■ **Potongan Teks**:

——————

Isu kesehatan global kini tak bisa dipisahkan dari kondisi alam. Semakin masifnya kerusakan habitat dan krisis iklim telah mempercepat kemunculan penyakit yang ditularkan dari hewan ke manusia, atau dikenal sebagai zoonosis. Hubungan erat antara Zoonosis dan Lingkungan ini menggarisbawahi pentingnya pendekatan kesehatan terpadu (One Health), yang menyatukan kesehatan manusia, hewan, dan ekosistem. Memahami dinamika Zoonosis dan Lingkungan adalah kunci untuk mencegah pandemi berikutnya. Data global menunjukkan bahwa lebih dari 60% penyakit infeksi baru (emerging infectious diseases) yang muncul pada manusia berasal dari satwa liar, membuktikan bahwa keseimbangan alam adalah benteng terakhir pertahanan kita.
Perubahan ekosistem, terutama deforestasi dan alih fungsi lahan, menjadi pendorong utama peningkatan risiko zoonosis. Ketika hutan dibuka secara masif untuk perkebunan, pertambangan, atau permukiman, habitat asli satwa liar terfragmentasi. Akibatnya, hewan-hewan liar—yang sering menjadi reservoir alami bagi virus atau bakteri—dipaksa berpindah dan berinteraksi lebih dekat dengan manusia dan hewan ternak. Sebagai contoh spesifik, dalam penelitian di Indonesia, tercatat bahwa konversi hutan di Kalimantan dan Sumatera menjadi lahan tambang dan perkebunan kelapa sawit pada tahun 2024 diikuti oleh lonjakan kasus malaria monyet (Plasmodium knowlesi), yang melibatkan pergeseran perilaku vektor nyamuk dan primata. Hal ini menunjukkan bahwa kerusakan lingkungan meningkatkan frekuensi kontak interspesies, membuka “jalan tol” bagi patogen.
Faktor lain yang memperparah hubungan Zoonosis dan Lingkungan adalah perubahan iklim. Kenaikan suhu global dan perubahan pola curah hujan memengaruhi ekologi vektor penyakit, seperti nyamuk dan kutu. Kondisi yang lebih hangat dan lembap memperluas jangkauan geografis nyamuk pembawa penyakit seperti Demam Berdarah Dengue (DBD) dan Malaria, memungkinkannya bermigrasi ke daerah yang sebelumnya terlalu dingin. Selain itu, peningkatan suhu juga mempercepat laju replikasi virus di dalam tubuh vektor. Sebuah laporan dari Badan Riset dan Inovasi Nasional (BRIN) pada September 2025 menegaskan bahwa perubahan iklim telah secara nyata memengaruhi ekologi vektor penyakit zoonosis di Indonesia.

——————

■ **Tugas Anda**: Tuliskan kembali bagian teks tentang zoonosis mulai dari "Isu kesehatan global" sampai dengan "terakhir pertahanan kita.", dengan mengganti "satwa liar" menjadi "hewan liar". Materi berikut merupakan bahan terpisah dari teks tentang zoonosis di atas.

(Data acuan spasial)
——————

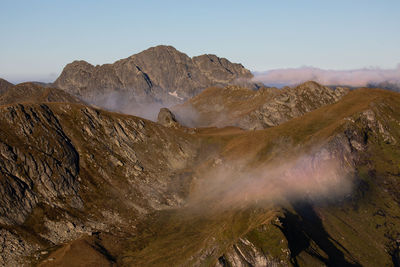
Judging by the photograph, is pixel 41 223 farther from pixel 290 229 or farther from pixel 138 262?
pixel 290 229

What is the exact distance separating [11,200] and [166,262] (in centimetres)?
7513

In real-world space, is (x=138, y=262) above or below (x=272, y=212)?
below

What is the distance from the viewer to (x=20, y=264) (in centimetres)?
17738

——————

■ **Jawaban Latihan**:
Isu kesehatan global kini tak bisa dipisahkan dari kondisi alam. Semakin masifnya kerusakan habitat dan krisis iklim telah mempercepat kemunculan penyakit yang ditularkan dari hewan ke manusia, atau dikenal sebagai zoonosis. Hubungan erat antara Zoonosis dan Lingkungan ini menggarisbawahi pentingnya pendekatan kesehatan terpadu (One Health), yang menyatukan kesehatan manusia, hewan, dan ekosistem. Memahami dinamika Zoonosis dan Lingkungan adalah kunci untuk mencegah pandemi berikutnya. Data global menunjukkan bahwa lebih dari 60% penyakit infeksi baru (emerging infectious diseases) yang muncul pada manusia berasal dari hewan liar, membuktikan bahwa keseimbangan alam adalah benteng terakhir pertahanan kita.